> Exercise
Reproduce every one of the entries below verbatim, altering nothing.

+ + + + + + +

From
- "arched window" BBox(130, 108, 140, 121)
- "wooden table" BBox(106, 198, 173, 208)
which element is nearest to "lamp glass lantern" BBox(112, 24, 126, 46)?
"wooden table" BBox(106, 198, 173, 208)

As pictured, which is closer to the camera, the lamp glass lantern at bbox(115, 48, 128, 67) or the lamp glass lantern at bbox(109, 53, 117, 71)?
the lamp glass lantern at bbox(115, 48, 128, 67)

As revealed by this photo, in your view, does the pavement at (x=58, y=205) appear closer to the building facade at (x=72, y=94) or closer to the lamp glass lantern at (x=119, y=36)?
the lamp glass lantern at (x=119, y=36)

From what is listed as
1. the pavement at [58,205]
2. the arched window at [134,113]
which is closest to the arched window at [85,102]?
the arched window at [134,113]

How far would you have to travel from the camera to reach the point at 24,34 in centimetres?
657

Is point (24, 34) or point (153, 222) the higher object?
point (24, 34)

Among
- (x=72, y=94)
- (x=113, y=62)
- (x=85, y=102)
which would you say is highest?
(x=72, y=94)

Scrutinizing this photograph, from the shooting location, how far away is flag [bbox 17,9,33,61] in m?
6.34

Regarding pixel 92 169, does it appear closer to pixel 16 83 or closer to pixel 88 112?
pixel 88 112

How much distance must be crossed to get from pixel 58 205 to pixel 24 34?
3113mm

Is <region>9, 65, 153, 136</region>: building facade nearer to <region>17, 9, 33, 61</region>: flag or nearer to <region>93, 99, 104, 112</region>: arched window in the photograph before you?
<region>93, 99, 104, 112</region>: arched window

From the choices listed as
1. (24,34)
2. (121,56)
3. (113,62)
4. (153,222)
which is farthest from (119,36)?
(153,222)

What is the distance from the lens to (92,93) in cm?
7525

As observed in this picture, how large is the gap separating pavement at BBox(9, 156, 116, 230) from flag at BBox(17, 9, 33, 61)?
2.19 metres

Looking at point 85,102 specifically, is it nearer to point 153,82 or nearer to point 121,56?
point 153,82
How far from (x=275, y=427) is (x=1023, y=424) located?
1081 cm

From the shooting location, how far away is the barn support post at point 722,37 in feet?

+ + + + + + +

> Output for this exercise
From
- "arched window" BBox(130, 108, 140, 121)
- "wooden table" BBox(106, 198, 173, 208)
which element is nearest to "lamp glass lantern" BBox(112, 24, 126, 46)?
"wooden table" BBox(106, 198, 173, 208)

As pictured, which is closer to the camera, the lamp glass lantern at bbox(115, 48, 128, 67) or the lamp glass lantern at bbox(109, 53, 117, 71)?
the lamp glass lantern at bbox(115, 48, 128, 67)

As revealed by this photo, in your view, does the pavement at (x=58, y=205) appear closer to the building facade at (x=72, y=94) or closer to the lamp glass lantern at (x=119, y=36)?
the lamp glass lantern at (x=119, y=36)

From what is listed as
1. the pavement at [58,205]
2. the arched window at [134,113]
which is closest to the arched window at [85,102]?
the arched window at [134,113]

How far would you have to travel from the camera to reach the point at 24,34 in centimetres?
657

Is point (24, 34) or point (153, 222) the higher object?
point (24, 34)

Among
- (x=72, y=94)
- (x=113, y=62)
- (x=85, y=102)
which would you say is highest?
(x=72, y=94)

Scrutinizing this photograph, from the shooting location, how far away is flag [bbox 17,9,33,61] in m?
6.34

Regarding pixel 92 169, does it appear closer to pixel 16 83 or closer to pixel 88 112?
pixel 88 112

How much distance must be crossed to get from pixel 58 205 to pixel 24 34?
3113mm

Is <region>9, 65, 153, 136</region>: building facade nearer to <region>17, 9, 33, 61</region>: flag or nearer to <region>93, 99, 104, 112</region>: arched window in the photograph before you?
<region>93, 99, 104, 112</region>: arched window

From the choices listed as
1. (24,34)
2. (121,56)
3. (113,62)
4. (153,222)
which is farthest from (119,36)?
(153,222)

What is the distance from the lens to (92,93) in cm?
7525

As observed in this picture, how large is the gap separating pavement at BBox(9, 156, 116, 230) from flag at BBox(17, 9, 33, 61)?
2.19 metres

Looking at point 85,102 specifically, is it nearer to point 153,82 or nearer to point 121,56?
point 153,82
How far from (x=275, y=427) is (x=1023, y=424) located?
1081 cm

From the shooting location, how far away is the barn support post at point 722,37 in feet?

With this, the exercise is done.